● **Passage shown**
____________________

I am, at best, a cynical optimist. I'd love to see the best from everybody, but constantly suspect the worst. This is redoubled for the corporate world; I paid attention to the accounts of corporate robber barons and the way they treated their workers in West Virginia a century ago.

While such excesses still exist, they are comparatively rare. Now, control is exercised through more subtle methods and structural institutions (You *do* want that new TV, don't you? Better work hard...)

Add to this the simple fact that healthcare was an accident for me. Or rather, another person's accident at Basic training that opened up another position besides combat engineer when I suddenly had to reclass. I had no calling - whether through caring or monetary greed - into the profession I've found myself in.

This leads me to suspect (and fear) two things: That upper management is attempting to regain control over its workers, and that it is using emotional appeals to do so.

____________________

● **What you need to do**
1 - Which means of control does the passage on corporate control mention? List each one.
2 - Answer these questions from the passage on corporate control:
(a) In which state did the corporate robber barons the writer paid attention to treat their workers badly?
(b) Besides which position did another person's accident at Basic training open up another one?
(c) What does the writer say they are, at best?
3 - Please quote the passage on corporate control, starting with "I am, at best, a" and going on through "found myself in.".
You won't need the material that follows the passage.

[Data excerpts]

____________________

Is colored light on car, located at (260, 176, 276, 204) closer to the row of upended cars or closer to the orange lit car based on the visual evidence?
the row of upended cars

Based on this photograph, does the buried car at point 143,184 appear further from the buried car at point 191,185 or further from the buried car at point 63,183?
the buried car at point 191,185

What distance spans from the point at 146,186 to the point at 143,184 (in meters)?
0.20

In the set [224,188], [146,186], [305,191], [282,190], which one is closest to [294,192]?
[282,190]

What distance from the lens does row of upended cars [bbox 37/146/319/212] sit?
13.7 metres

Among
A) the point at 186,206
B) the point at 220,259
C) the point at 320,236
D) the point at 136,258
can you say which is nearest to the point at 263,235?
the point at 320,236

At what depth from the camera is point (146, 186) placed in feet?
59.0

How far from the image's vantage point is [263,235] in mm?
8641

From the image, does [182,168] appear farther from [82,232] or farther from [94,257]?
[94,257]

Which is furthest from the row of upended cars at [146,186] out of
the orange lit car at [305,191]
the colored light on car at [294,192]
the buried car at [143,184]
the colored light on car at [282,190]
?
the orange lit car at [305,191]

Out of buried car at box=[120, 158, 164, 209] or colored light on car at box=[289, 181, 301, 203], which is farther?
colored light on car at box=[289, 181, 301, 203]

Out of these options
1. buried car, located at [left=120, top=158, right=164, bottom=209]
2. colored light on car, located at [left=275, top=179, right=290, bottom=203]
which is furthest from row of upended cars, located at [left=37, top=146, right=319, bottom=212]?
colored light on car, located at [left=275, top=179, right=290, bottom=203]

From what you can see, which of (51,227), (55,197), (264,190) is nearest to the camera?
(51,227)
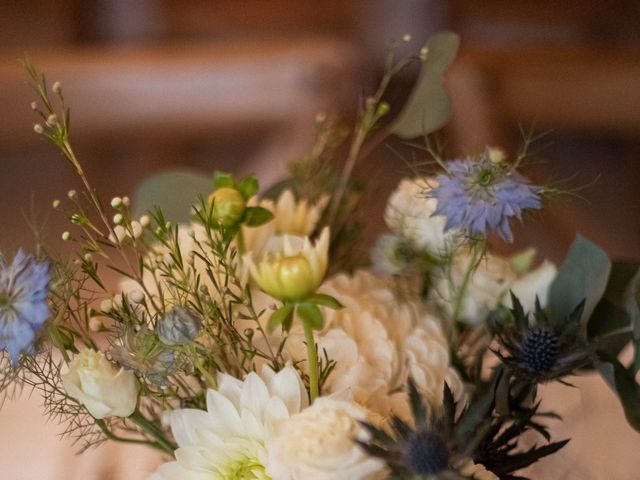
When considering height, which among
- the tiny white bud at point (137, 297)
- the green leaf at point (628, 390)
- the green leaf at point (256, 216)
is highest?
the green leaf at point (256, 216)

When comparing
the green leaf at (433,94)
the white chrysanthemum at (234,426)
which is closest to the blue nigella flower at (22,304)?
the white chrysanthemum at (234,426)

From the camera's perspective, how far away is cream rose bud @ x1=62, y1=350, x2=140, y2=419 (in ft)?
→ 1.46

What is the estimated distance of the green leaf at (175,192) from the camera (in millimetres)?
683

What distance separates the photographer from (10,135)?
172 cm

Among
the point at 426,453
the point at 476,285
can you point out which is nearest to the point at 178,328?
the point at 426,453

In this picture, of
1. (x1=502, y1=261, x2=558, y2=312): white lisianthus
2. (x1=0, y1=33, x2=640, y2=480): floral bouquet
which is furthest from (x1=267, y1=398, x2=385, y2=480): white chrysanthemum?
(x1=502, y1=261, x2=558, y2=312): white lisianthus

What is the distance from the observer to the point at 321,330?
1.74ft

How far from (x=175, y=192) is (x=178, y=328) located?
0.28 metres

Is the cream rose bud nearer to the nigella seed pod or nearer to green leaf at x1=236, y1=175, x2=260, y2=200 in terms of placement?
the nigella seed pod

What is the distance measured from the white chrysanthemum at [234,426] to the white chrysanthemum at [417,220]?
0.63 feet

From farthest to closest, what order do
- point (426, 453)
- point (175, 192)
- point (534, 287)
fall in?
point (175, 192) → point (534, 287) → point (426, 453)

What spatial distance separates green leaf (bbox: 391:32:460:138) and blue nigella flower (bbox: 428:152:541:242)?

____________________

● **Responses for each task**
1 -
- subtle methods
- structural institutions
- emotional appeals

2 -
(a) West Virginia
(b) Combat engineer
(c) A cynical optimist

3 -
I am, at best, a cynical optimist. I'd love to see the best from everybody, but constantly suspect the worst. This is redoubled for the corporate world; I paid attention to the accounts of corporate robber barons and the way they treated their workers in West Virginia a century ago.

While such excesses still exist, they are comparatively rare. Now, control is exercised through more subtle methods and structural institutions (You *do* want that new TV, don't you? Better work hard...)

Add to this the simple fact that healthcare was an accident for me. Or rather, another person's accident at Basic training that opened up another position besides combat engineer when I suddenly had to reclass. I had no calling - whether through caring or monetary greed - into the profession I've found myself in.